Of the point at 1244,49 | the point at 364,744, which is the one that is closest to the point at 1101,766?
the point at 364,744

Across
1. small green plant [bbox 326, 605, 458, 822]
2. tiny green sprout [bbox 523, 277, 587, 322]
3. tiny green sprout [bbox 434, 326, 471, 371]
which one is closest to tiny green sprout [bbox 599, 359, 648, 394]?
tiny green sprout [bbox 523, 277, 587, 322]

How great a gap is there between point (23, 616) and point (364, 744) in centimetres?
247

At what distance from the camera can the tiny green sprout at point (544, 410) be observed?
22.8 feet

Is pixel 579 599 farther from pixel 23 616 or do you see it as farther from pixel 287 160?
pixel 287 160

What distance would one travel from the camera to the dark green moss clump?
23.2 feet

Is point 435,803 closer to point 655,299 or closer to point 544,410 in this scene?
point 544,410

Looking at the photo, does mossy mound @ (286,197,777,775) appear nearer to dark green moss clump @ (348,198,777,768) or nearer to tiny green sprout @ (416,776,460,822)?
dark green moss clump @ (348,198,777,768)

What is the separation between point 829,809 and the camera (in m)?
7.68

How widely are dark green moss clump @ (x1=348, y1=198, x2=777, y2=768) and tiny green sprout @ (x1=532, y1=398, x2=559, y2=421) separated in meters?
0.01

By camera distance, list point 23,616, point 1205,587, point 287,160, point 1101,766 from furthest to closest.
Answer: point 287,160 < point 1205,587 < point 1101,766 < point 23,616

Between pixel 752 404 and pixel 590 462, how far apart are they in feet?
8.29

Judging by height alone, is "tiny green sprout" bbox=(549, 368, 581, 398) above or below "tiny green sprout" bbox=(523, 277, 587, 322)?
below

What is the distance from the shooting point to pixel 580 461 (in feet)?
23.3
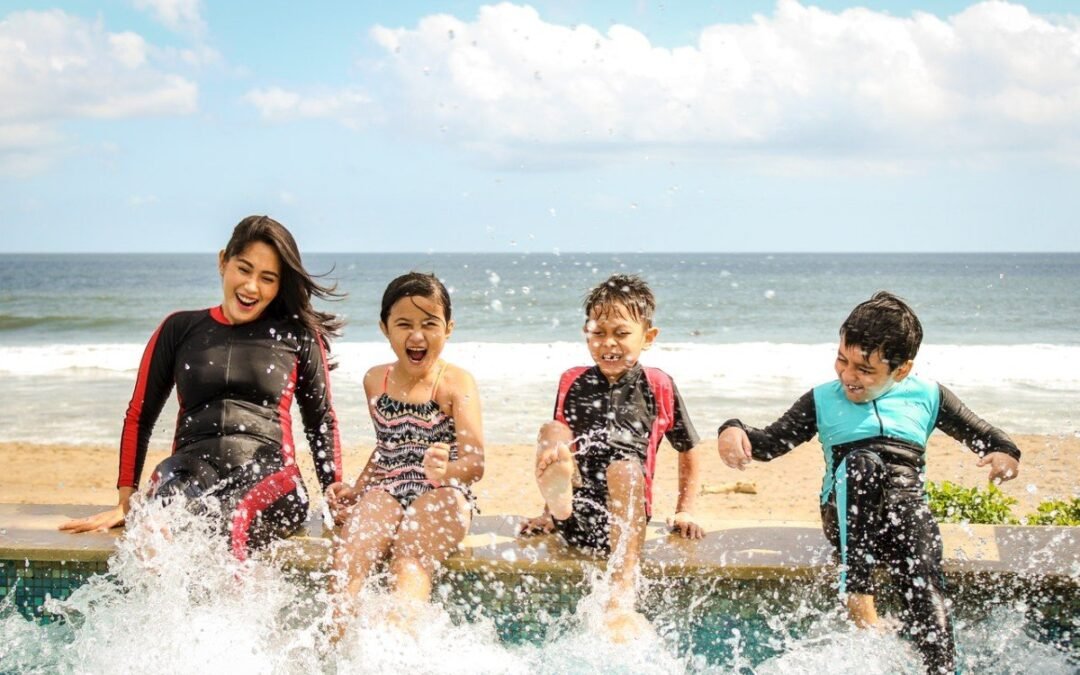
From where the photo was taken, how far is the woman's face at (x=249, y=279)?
430 cm

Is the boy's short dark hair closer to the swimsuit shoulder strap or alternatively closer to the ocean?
the swimsuit shoulder strap

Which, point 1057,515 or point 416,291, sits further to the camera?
point 1057,515

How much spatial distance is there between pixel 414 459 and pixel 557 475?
0.72 m

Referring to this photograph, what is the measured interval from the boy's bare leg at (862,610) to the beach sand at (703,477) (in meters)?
3.21

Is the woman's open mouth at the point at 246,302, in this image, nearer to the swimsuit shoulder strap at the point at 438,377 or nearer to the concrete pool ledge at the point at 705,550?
the swimsuit shoulder strap at the point at 438,377

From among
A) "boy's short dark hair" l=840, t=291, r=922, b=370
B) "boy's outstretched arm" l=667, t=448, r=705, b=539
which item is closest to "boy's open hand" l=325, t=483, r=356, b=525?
"boy's outstretched arm" l=667, t=448, r=705, b=539

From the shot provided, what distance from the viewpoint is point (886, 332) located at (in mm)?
3762

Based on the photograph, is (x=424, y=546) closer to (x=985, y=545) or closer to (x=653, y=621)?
(x=653, y=621)

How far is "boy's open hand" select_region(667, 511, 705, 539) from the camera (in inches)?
162

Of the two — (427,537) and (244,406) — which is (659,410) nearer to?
(427,537)

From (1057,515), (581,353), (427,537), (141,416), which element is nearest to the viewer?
(427,537)

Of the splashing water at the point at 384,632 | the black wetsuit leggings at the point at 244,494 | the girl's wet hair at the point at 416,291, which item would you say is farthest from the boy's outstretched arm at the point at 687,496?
the black wetsuit leggings at the point at 244,494

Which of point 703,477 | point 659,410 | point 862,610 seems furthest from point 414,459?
point 703,477

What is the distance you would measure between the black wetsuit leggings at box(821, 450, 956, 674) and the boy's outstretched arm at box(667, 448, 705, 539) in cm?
61
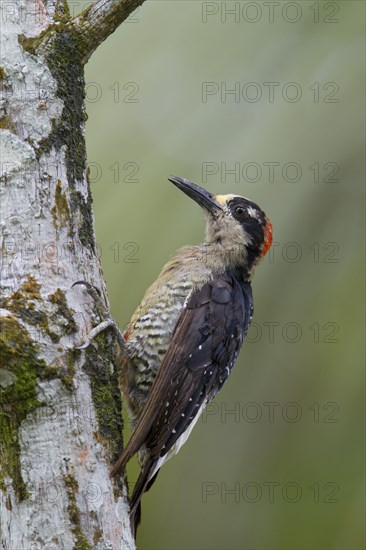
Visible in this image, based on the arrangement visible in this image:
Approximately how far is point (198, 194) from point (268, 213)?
1.25 feet

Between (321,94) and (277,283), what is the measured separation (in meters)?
0.90

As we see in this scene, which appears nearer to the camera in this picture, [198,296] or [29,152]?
[29,152]

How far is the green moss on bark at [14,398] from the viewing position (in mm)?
2197

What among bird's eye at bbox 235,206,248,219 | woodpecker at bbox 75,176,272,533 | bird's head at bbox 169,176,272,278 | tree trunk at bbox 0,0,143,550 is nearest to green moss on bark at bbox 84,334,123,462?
tree trunk at bbox 0,0,143,550

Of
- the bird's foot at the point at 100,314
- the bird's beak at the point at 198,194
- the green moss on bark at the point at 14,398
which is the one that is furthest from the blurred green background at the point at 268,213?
the green moss on bark at the point at 14,398

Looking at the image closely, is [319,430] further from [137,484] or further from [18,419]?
[18,419]

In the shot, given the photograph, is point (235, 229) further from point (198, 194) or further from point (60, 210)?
point (60, 210)

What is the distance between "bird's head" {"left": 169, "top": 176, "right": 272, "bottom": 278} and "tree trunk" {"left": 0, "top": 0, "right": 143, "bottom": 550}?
1260 mm

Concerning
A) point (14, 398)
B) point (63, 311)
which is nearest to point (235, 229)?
point (63, 311)

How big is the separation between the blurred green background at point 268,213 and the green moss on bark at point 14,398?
4.29 ft

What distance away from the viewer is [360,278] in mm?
3293

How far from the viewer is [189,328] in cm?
342

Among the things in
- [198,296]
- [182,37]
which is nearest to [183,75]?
[182,37]

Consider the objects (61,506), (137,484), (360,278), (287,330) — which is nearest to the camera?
(61,506)
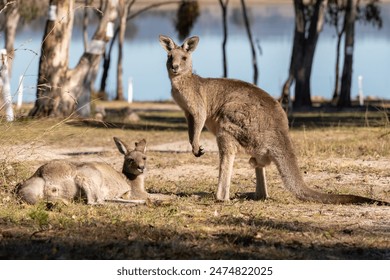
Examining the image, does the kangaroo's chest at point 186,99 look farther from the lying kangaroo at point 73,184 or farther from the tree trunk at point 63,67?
the tree trunk at point 63,67

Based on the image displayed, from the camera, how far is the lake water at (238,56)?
137 feet

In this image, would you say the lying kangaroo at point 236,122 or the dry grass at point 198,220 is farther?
the lying kangaroo at point 236,122

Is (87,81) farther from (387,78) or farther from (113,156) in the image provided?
(387,78)

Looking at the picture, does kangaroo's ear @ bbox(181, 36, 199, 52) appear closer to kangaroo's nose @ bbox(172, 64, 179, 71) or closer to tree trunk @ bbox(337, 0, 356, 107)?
kangaroo's nose @ bbox(172, 64, 179, 71)

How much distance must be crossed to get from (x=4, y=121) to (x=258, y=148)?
264 centimetres

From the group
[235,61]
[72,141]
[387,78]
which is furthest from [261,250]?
[235,61]

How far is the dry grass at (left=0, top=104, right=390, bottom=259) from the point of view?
25.8ft

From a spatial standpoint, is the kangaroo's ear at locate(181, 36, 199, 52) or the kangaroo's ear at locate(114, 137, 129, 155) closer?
the kangaroo's ear at locate(114, 137, 129, 155)

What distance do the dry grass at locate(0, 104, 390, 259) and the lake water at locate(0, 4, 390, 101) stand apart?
8.62 m

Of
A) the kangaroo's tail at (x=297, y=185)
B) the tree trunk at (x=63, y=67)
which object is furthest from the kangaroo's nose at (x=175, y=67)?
the tree trunk at (x=63, y=67)

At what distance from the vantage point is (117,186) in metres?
10.0

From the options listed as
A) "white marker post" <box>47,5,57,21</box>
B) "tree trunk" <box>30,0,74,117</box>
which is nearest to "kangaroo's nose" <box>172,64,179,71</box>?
"tree trunk" <box>30,0,74,117</box>

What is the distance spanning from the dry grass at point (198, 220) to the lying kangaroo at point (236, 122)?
0.76 feet

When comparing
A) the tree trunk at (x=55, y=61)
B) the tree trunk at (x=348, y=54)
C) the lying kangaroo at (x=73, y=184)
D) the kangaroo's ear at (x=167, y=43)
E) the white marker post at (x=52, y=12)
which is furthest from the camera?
the tree trunk at (x=348, y=54)
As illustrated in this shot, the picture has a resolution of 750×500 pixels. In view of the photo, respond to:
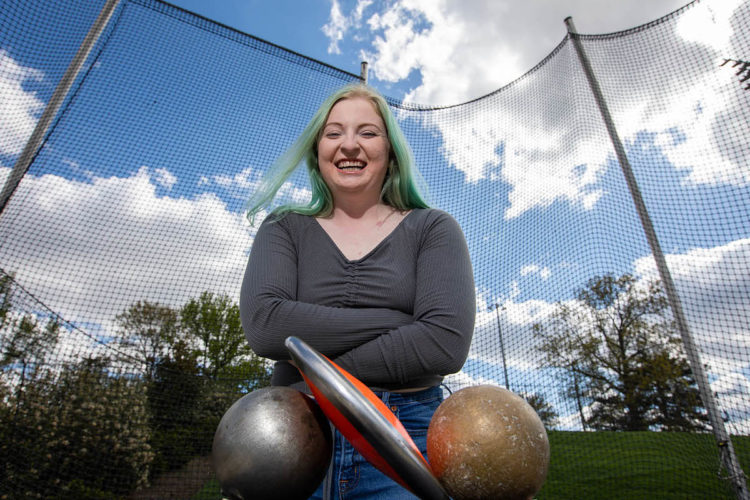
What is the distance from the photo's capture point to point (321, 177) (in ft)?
4.71

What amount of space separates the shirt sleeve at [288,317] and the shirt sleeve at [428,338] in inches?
1.2

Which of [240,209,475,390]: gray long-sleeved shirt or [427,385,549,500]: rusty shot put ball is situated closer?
[427,385,549,500]: rusty shot put ball

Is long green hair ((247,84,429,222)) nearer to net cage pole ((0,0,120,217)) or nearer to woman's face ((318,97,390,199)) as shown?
woman's face ((318,97,390,199))

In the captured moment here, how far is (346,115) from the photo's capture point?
1.33 metres

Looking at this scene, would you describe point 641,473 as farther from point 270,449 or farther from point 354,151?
point 270,449

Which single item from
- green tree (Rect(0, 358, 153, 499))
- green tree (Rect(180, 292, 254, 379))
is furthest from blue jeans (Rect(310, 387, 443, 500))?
green tree (Rect(180, 292, 254, 379))

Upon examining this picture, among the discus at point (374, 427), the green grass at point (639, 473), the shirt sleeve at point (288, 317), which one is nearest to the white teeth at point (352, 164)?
the shirt sleeve at point (288, 317)

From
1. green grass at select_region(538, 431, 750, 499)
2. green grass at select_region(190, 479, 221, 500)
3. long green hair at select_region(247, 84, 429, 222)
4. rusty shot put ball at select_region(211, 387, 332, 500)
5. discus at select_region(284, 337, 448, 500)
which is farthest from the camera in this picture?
green grass at select_region(190, 479, 221, 500)

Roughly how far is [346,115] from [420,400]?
2.71ft

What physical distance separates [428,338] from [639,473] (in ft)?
27.4

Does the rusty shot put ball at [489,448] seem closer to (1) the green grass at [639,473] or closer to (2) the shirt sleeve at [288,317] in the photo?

━━━━━━━━━━

● **Exercise prompt**: Reproduce only the lines between the line containing "Is long green" and the last line of the records, those two lines included, exactly.

● **Expected answer**:
Is long green hair ((247,84,429,222)) nearer to net cage pole ((0,0,120,217)) or nearer to woman's face ((318,97,390,199)) as shown?
woman's face ((318,97,390,199))

In the captured moment here, how far is (346,115) from the photo's capture point?
1.33 metres

Looking at this scene, would you describe point 641,473 as farther from point 270,449 or farther from point 354,151?
point 270,449

Which single item from
- green tree (Rect(0, 358, 153, 499))
- green tree (Rect(180, 292, 254, 379))
is furthest from blue jeans (Rect(310, 387, 443, 500))?
green tree (Rect(180, 292, 254, 379))

Upon examining this picture, among the discus at point (374, 427), the green grass at point (639, 473), the shirt sleeve at point (288, 317), which one is nearest to the white teeth at point (352, 164)?
the shirt sleeve at point (288, 317)

From
1. green grass at select_region(538, 431, 750, 499)
2. green grass at select_region(190, 479, 221, 500)
3. long green hair at select_region(247, 84, 429, 222)
4. rusty shot put ball at select_region(211, 387, 332, 500)
5. discus at select_region(284, 337, 448, 500)
which is farthest from the camera in this picture?
green grass at select_region(190, 479, 221, 500)

Roughly how far is [346,115] from [420,400]?
2.71ft

What physical distance separates [428,338] from [639,473] (in ft)?
27.4

Does the rusty shot put ball at [489,448] seem closer to (1) the green grass at [639,473] or closer to (2) the shirt sleeve at [288,317] in the photo?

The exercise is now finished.